Saudi Arabia is the world's fourth biggest fossil fuel exporter, exporting the very product that is driving these heat extremes. While it makes around $150 billion from the Hajj and Umrah per year, the Saudi Kingdom’s profits from fossil fuel are far higher.

Yet the Saudi government is planning to increase the numbers at the Hajj, aiming for 4.5 million people by 2050. And it's not planning to reduce its fossil fuel business.

This kind of disconnect between a country's fossil interests and climate change is not limited to Saudi Arabia. The US is the second largest fossil fuel exporter, its own citizens suffered under a massive heatwave at the same time.
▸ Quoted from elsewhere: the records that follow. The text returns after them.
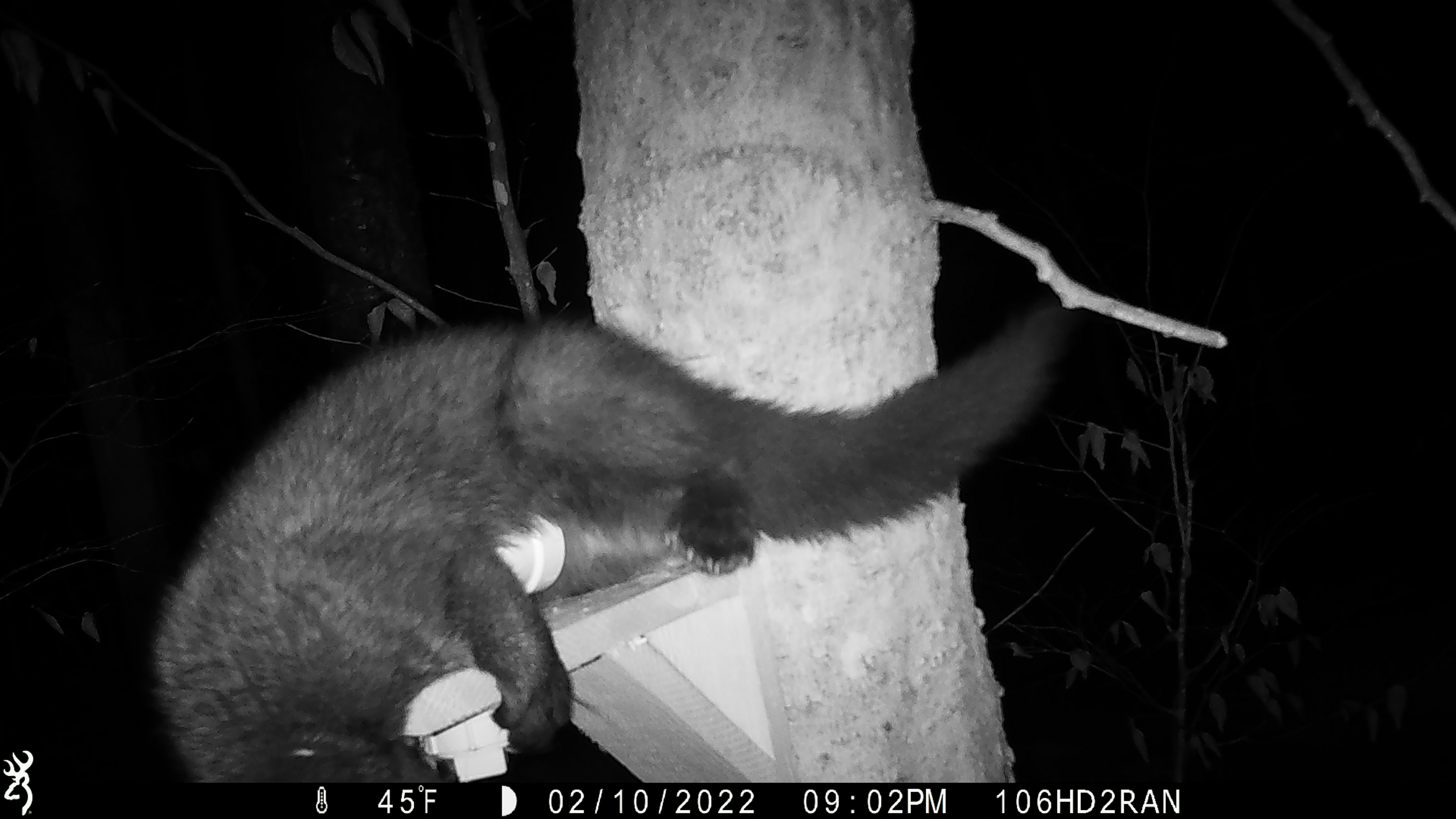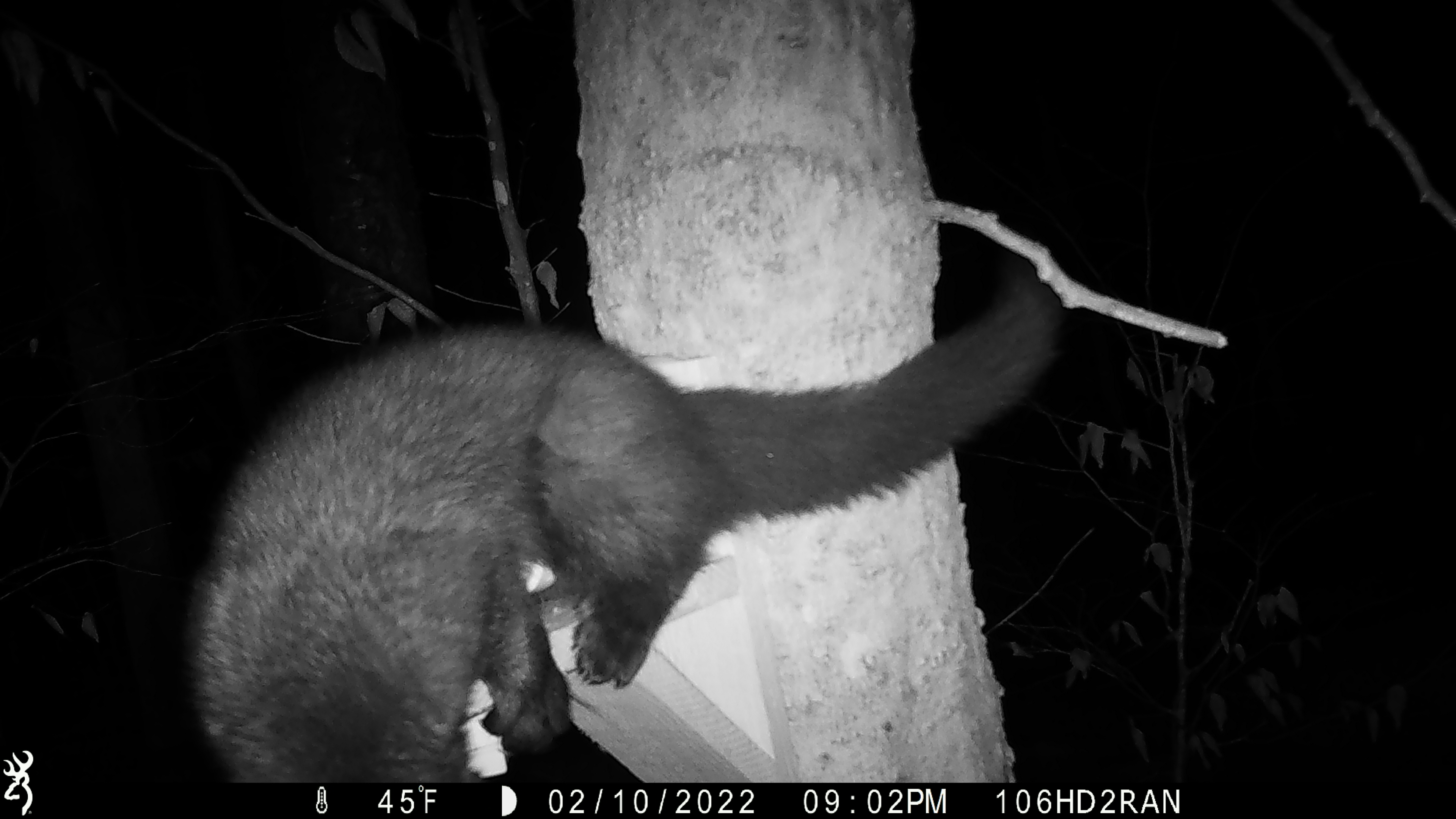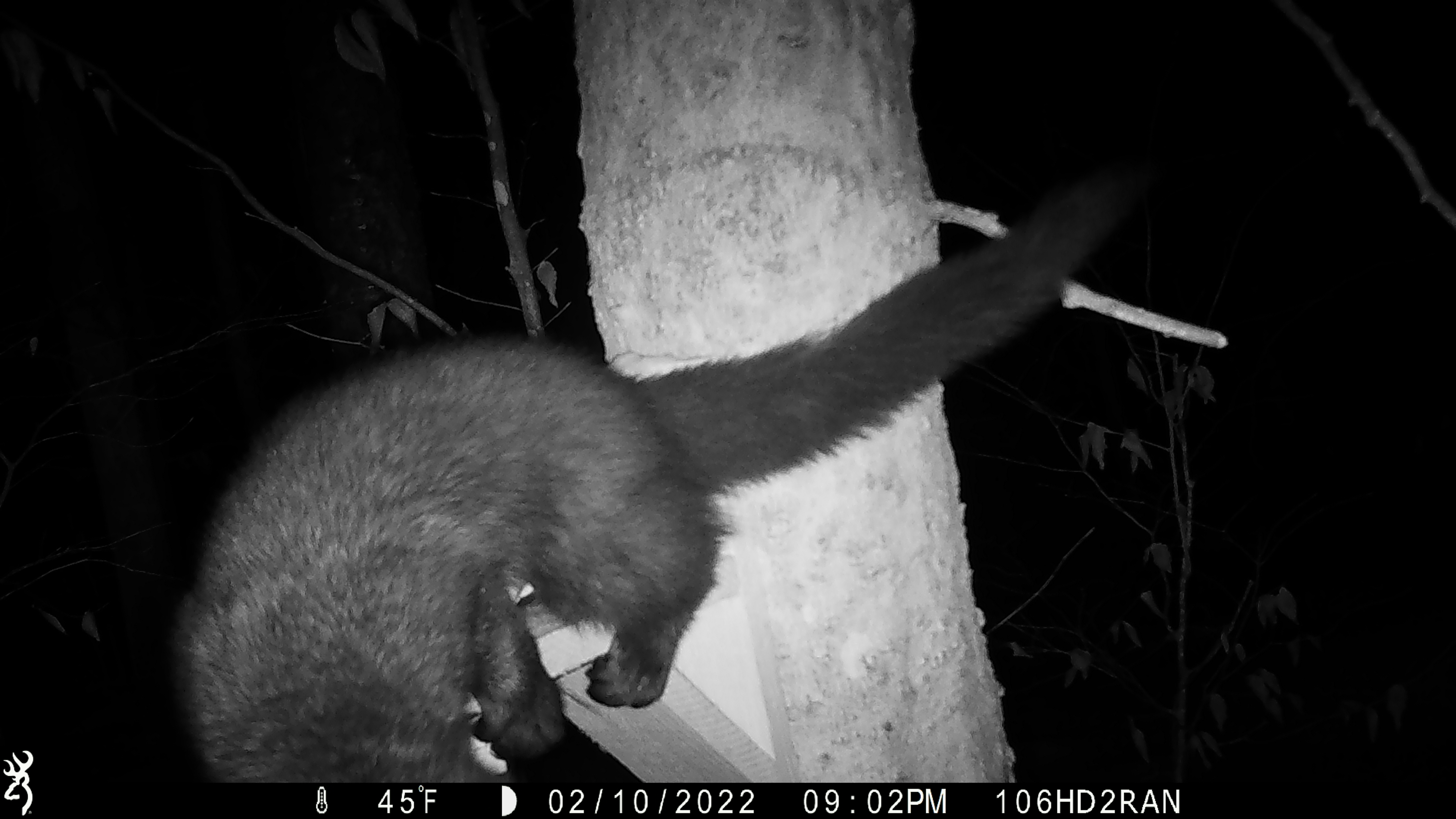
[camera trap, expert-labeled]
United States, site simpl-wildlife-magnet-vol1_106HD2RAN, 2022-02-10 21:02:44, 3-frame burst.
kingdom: Animalia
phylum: Chordata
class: Mammalia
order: Carnivora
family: Mustelidae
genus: Pekania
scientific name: Pekania pennanti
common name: fisher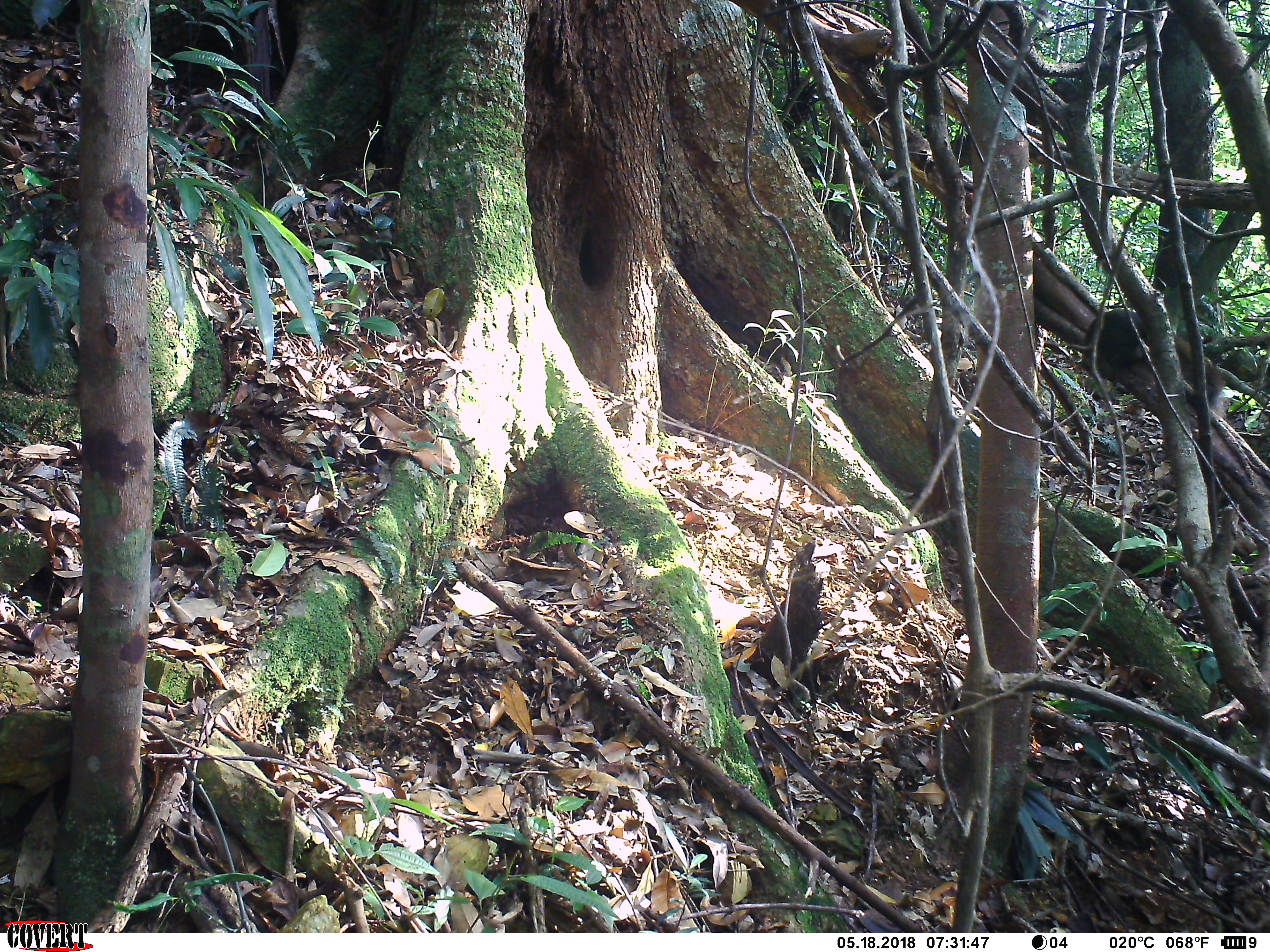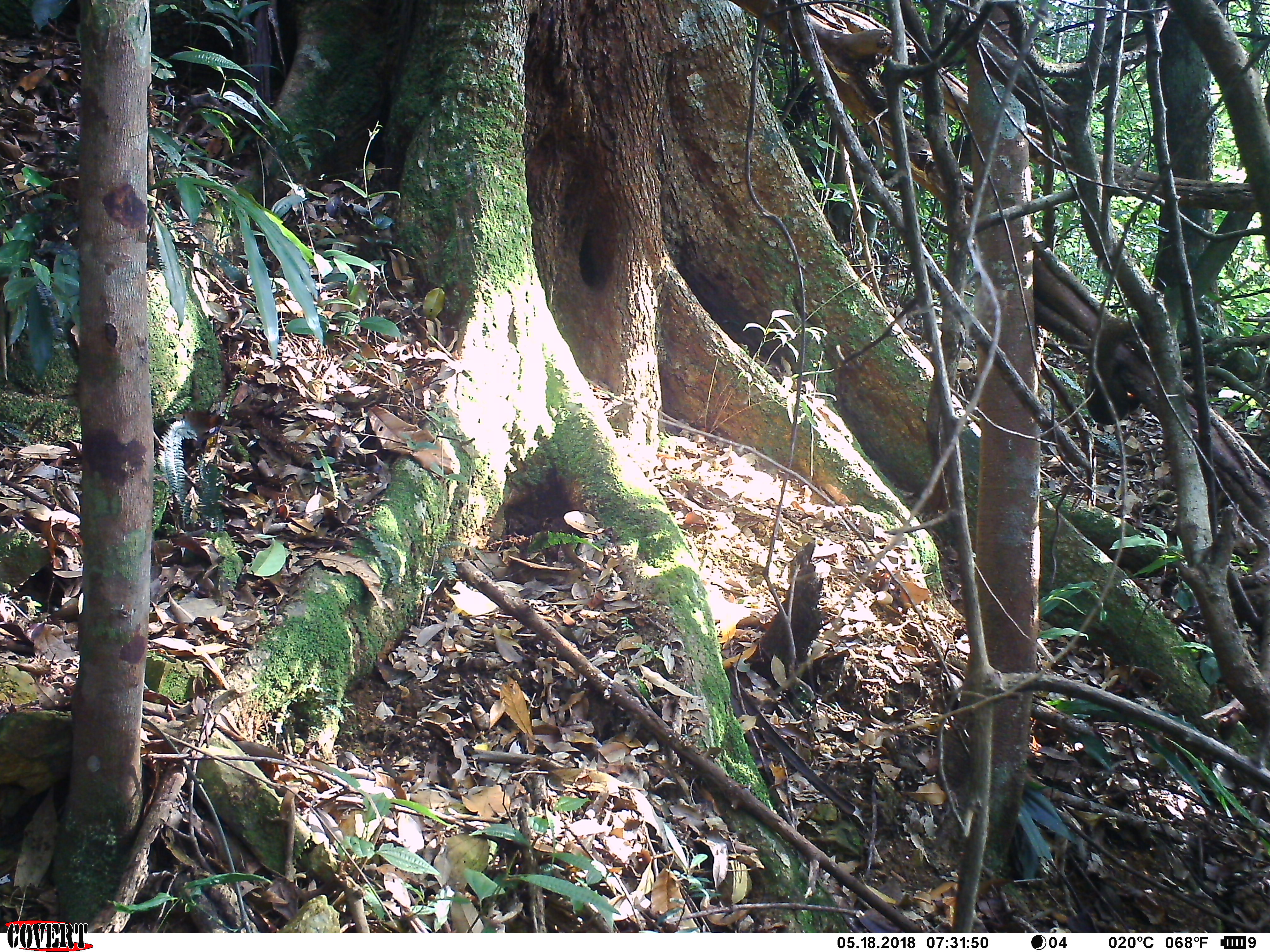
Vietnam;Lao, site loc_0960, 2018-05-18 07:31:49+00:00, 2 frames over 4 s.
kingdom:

The Hajj pilgrimage is a profound reminder to every Muslim of equality in the eyes of God. It is a time when wealth, race, culture, and gender are stripped away, leaving only one's righteousness to elevate their status. Yet, the disparity in the safety of pilgrims based on their financial means starkly contradicts this spirit of equality.

The elderly and those with health conditions are most vulnerable to harsh conditions during the Hajj. These individuals must be protected, irrespective of their economic status. To honour the spirit of the Hajj and safeguard the most vulnerable, we must act now to adapt while we bring emissions down in line with the Paris Agreement’s 1.5°C warming limit.